09/08/2017 | News release | Distributed by Public on 09/08/2017 08:58
Members of the trade delegation from the Port of Zeebrugge pictured with P&O's Port Manager for Hull and Teesport and Chamber Vice President Sally Booker (third from left) and Chamber President Phil Ascough (third from right).
TRADE between the Humber ports and Zeebrugge must not be allowed to be negatively affected by Brexit - that was the key message from business leaders representing the Belgian port during their visit to meet their counterparts in the Humber.
The chief executive of Zeebrugge Port Authority, Joachim Coens, reflected on a long history of trade links going back centuries between the two ports. The routes between Zeebrugge and ports on the English east coast including the Thames in the south and Teeside and Rosyth in the north have grown to rival the Dover-Calais route, with the Humber being particularly important.
Mr Coen admitted to being 'concerned' about Brexit but urged Humber business leaders to put maximum pressure on EU and UK negotiators to preserve the current free movement of trade between Europe and the UK. He also revealed that he and his colleagues had made the same point to the EU's chief Brexit negotiator Michel Barnier when he visited Zeebrugge recently.
The port of Zeebrugge handles 40-million tons of cargo, much of that on ro-ro ferries. In a year it serves 8,467 vessels with cargo that includes 2.8-million automotive products, 4,000 trucks and maintains 20,000 jobs - 45% of Zeebrugge's trade is UK related, with the next largest customer being Sweden at just 10.9%.
Ro-ro traffic currently accounts for 14.3-million tons of cargo, 1.3-million trucks and 2.8-million cars in an industry which has grown rapidly in recent years in both countries, with the Belgian port being able to store 150,000 cars.
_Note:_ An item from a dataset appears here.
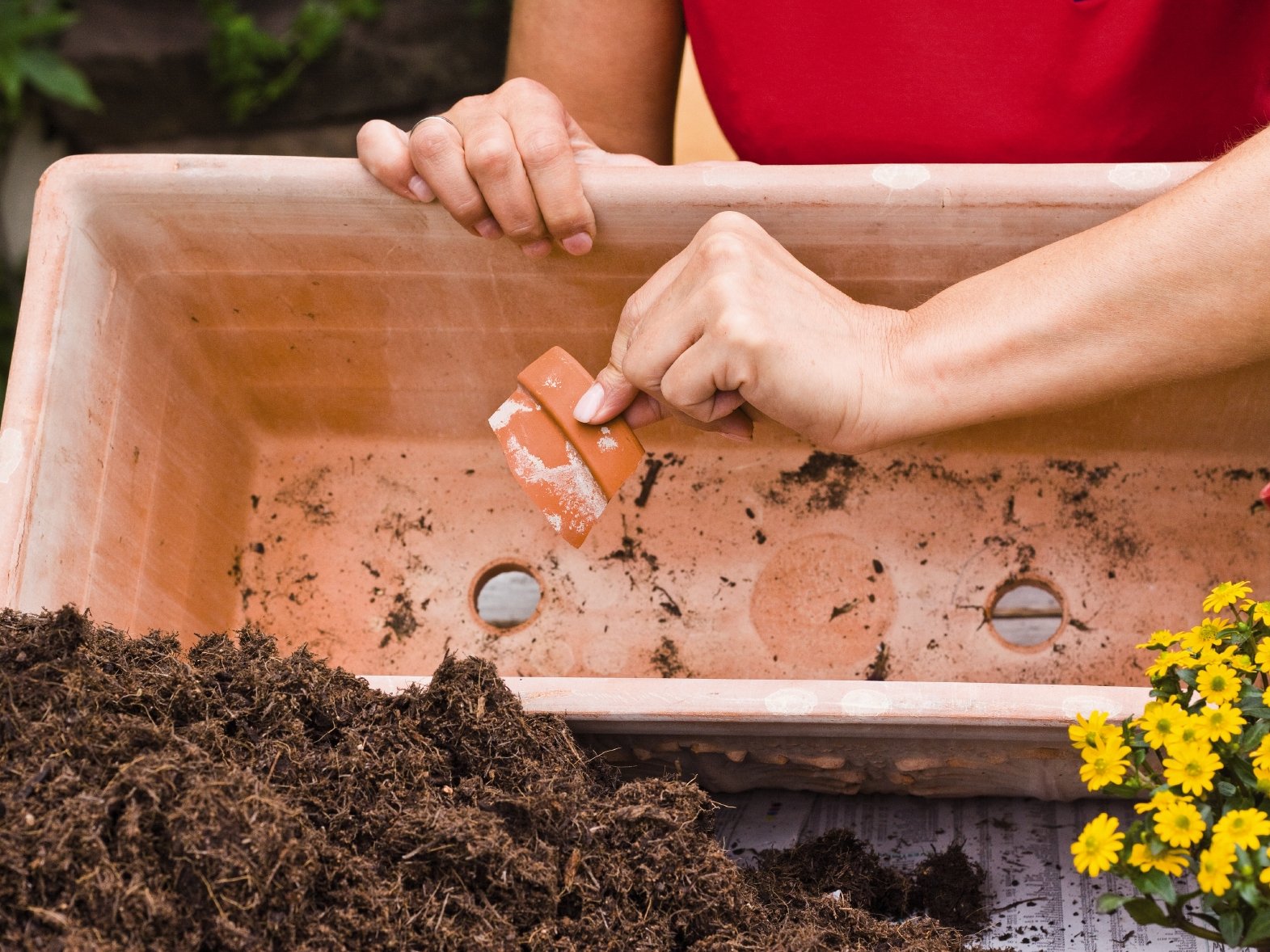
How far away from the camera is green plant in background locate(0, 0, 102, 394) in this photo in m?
1.80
Mr Coen also highlighted that the UK produces 1.5-million cars with 1.1-million of those being exported - one-million of those vehicles going through Zeebrugge. In the opposite direction, 2.6-million vehicles are imported into the UK with many of those coming through the Humber ports of Grimsby and Immingham.
Peter Stolk, Head of Ports for P&O Ferries, said the company has been linking the two ports for the last 50 years and now carries one-million passengers a year.
They are now on their third generation of tourist ships and while the Pride of York and the Pride of Bruges are reaching the end of their service lives, those lives have been extended by five years following major refits which have just been completed and seen cabins upgraded and new shops installed. He said there has been a great emphasis on self-drive freight, and the ships offer great facilities to the drivers.
He said the P&O ships sailing between Hull and Zeebrugge offer the only passenger link between Belgium and the UK and joked that he would like to keep it that way.
Mr Stolk thanked those who had helped to make the trade visit happen, especially Pauline Wade from the Hull and Humber Chamber of Commerce and Sally Booker who is P&O Ferries' Port Manager for Hull and Teesport and the Vice President of the Chamber of Commerce.
Following the presentation by the Belgian business leaders the President of the Hull & Humber Chamber of Commerce, Phil Ascough, thanked the delegation and promised a return trip to Belgium later in the year to further strengthen trade links between the two major ports. He also thanked Hull University's Institute of Logistics for hosting the event.
Guests then enjoyed a networking lunch and a tour of the city before returning to Zeebrugge on the overnight ferry.